- TASK REQUIREMENTS
Reproduce the material word for word, starting at the line that contains "How much intervening" and ending with the final line of the material. Leave the pictures out of your answer.

-- START OF PROVIDED DATA --

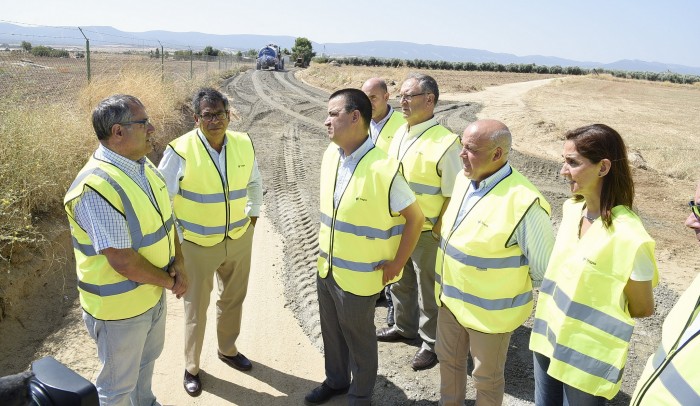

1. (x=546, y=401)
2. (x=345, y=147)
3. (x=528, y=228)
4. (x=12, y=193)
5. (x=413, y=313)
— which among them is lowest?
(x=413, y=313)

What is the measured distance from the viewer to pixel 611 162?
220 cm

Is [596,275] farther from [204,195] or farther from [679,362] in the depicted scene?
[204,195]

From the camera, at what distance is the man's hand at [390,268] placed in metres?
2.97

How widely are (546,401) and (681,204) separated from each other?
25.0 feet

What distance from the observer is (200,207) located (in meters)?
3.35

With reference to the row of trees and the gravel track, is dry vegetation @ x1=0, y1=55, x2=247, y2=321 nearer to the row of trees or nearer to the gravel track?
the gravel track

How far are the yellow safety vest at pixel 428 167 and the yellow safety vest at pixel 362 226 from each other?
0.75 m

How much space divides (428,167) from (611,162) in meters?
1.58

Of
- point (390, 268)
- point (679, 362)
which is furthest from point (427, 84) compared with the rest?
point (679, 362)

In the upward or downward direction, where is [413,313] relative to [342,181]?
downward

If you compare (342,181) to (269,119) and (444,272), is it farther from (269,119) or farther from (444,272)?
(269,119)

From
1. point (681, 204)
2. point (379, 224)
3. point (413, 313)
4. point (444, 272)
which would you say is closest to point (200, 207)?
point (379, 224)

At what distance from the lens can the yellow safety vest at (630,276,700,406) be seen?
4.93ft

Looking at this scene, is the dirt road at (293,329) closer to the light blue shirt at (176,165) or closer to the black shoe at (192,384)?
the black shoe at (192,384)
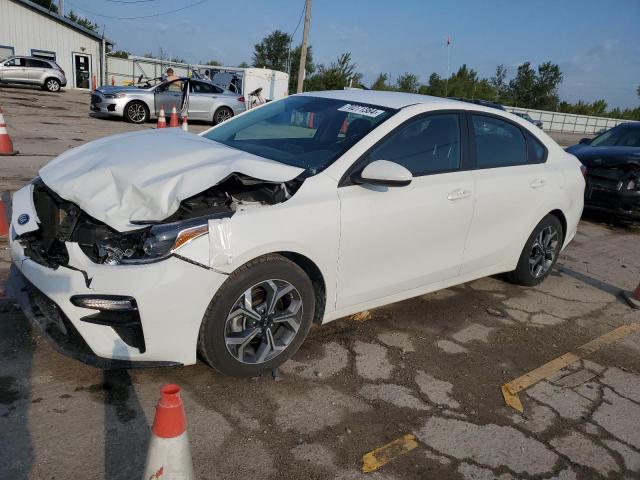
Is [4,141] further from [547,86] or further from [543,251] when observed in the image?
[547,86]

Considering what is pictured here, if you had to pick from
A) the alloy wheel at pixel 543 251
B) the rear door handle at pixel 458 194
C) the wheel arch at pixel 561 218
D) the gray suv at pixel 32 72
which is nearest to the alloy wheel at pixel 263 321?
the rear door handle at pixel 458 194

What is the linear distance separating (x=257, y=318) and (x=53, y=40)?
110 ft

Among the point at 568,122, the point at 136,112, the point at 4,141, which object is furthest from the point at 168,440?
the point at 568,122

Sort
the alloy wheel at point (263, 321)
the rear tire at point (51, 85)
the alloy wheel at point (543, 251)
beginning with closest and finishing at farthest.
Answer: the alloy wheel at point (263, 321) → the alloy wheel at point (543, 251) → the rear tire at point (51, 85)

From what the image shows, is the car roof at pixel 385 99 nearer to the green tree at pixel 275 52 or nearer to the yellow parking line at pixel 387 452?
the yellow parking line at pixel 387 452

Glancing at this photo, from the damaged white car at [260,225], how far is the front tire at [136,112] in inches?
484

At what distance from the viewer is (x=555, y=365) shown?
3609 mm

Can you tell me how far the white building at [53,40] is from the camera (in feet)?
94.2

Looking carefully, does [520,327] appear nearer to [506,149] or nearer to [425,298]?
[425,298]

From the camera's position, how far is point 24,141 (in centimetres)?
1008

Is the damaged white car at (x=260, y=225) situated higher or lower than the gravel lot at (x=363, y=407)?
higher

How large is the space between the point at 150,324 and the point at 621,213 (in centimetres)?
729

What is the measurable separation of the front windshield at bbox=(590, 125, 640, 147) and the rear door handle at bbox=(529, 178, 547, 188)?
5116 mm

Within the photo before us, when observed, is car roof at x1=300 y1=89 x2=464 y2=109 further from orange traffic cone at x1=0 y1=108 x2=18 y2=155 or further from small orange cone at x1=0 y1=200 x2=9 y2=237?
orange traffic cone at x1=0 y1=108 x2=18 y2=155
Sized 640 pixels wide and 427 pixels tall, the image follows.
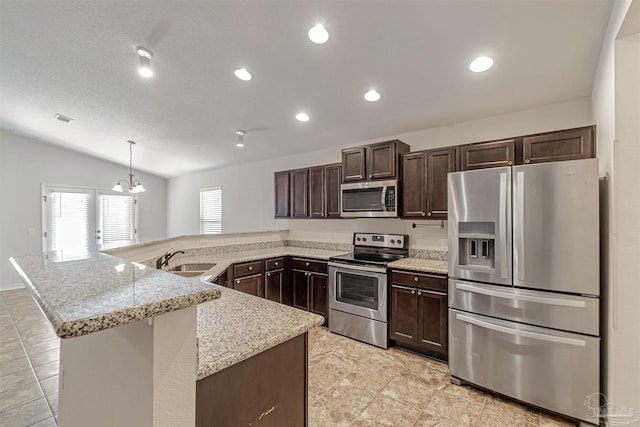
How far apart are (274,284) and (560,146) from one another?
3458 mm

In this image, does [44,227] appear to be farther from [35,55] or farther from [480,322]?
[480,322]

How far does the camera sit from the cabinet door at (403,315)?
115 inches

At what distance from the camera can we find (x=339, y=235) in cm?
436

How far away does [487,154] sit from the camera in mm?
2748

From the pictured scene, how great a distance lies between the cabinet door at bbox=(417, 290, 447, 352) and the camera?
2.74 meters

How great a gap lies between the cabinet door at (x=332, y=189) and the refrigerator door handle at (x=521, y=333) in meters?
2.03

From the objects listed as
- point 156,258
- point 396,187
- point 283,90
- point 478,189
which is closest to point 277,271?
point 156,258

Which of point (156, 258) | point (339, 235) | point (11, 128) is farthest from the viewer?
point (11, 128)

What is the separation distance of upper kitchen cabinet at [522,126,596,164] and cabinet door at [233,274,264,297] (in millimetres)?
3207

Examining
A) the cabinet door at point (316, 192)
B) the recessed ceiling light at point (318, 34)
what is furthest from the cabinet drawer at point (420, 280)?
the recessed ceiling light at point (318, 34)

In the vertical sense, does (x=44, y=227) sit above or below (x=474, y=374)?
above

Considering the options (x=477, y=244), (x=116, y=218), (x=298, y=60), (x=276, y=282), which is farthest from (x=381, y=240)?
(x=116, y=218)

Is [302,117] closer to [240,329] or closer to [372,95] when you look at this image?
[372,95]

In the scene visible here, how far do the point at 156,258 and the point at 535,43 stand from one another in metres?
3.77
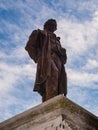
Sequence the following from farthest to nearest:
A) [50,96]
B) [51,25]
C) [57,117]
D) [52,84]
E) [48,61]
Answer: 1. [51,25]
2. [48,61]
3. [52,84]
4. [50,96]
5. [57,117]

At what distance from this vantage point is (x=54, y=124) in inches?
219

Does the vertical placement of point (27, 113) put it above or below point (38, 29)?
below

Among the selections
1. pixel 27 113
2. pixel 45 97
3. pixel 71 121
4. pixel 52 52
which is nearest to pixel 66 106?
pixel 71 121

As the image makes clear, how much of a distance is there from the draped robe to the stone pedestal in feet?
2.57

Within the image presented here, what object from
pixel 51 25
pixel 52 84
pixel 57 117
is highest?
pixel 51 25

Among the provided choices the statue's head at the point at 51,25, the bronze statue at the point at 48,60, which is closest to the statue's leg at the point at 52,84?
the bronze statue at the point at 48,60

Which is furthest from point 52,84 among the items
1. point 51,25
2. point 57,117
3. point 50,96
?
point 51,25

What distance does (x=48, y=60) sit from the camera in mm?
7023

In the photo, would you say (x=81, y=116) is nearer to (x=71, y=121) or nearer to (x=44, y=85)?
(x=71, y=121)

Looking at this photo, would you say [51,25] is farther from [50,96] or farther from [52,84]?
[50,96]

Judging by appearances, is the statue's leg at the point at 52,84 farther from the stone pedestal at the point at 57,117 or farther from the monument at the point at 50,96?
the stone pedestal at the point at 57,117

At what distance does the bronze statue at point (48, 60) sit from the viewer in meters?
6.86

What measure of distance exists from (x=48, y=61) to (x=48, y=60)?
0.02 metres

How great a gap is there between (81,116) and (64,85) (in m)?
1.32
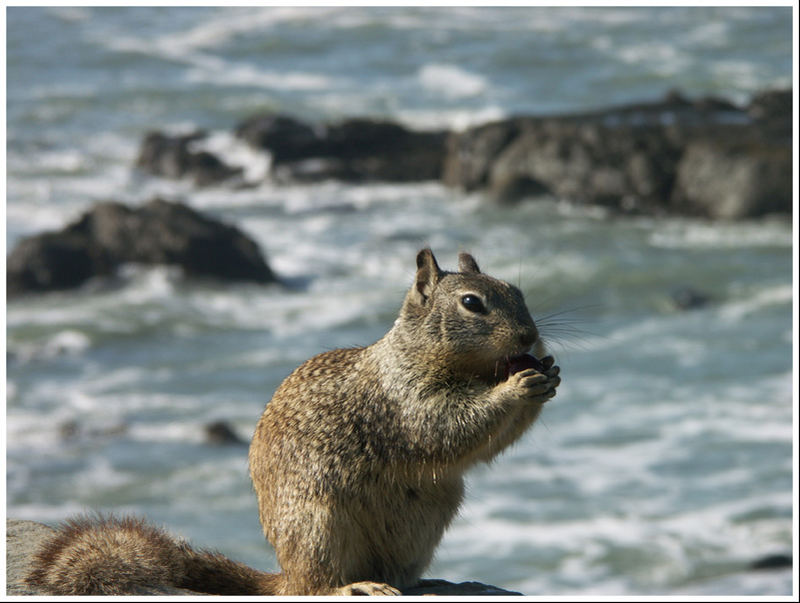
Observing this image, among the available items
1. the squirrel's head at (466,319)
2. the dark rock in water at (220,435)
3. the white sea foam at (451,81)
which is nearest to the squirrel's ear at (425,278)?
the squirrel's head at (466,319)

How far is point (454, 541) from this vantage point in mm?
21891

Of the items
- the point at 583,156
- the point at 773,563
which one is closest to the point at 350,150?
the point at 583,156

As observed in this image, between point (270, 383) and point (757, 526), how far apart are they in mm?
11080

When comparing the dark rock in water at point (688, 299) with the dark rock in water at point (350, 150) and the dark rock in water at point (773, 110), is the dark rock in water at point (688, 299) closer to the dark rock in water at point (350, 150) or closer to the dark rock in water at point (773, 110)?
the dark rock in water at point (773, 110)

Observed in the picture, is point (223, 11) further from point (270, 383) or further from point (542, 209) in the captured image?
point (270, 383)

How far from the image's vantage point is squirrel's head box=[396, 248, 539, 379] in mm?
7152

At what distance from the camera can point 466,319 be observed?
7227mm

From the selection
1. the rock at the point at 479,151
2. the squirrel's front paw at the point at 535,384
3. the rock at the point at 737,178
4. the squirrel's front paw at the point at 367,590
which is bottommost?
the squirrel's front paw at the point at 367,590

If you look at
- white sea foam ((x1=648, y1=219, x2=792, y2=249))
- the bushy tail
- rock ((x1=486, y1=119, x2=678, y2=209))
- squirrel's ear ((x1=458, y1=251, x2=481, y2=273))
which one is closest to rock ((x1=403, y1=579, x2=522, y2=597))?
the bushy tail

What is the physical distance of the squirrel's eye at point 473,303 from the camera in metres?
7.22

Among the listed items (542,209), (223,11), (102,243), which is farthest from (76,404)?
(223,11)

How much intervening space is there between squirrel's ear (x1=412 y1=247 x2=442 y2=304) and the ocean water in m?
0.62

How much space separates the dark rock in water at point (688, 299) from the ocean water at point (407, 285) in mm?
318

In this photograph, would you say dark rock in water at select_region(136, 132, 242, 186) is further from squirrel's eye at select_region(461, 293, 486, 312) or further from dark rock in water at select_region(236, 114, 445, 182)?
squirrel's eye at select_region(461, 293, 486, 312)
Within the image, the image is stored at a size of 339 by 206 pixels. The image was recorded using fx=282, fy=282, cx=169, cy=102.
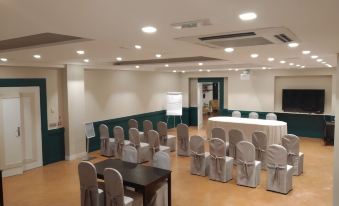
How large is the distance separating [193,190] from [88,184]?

-- END OF PROVIDED DATA --

- SOLUTION FOR THIS PROBLEM
How much intervening space is there between squirrel's ear (x1=412 y1=247 x2=442 y2=304) and the ocean water in m?
0.62

How much space separates the dark rock in water at point (688, 299) from the ocean water at point (407, 285) in mm?
318

In this photograph, would you say dark rock in water at select_region(136, 132, 242, 186) is further from squirrel's eye at select_region(461, 293, 486, 312) or further from dark rock in water at select_region(236, 114, 445, 182)?
squirrel's eye at select_region(461, 293, 486, 312)
Within the image, the image is stored at a size of 339 by 206 pixels. The image was recorded using fx=282, fy=282, cx=169, cy=102.
How large is the distance separating [193,190] from [88,184]?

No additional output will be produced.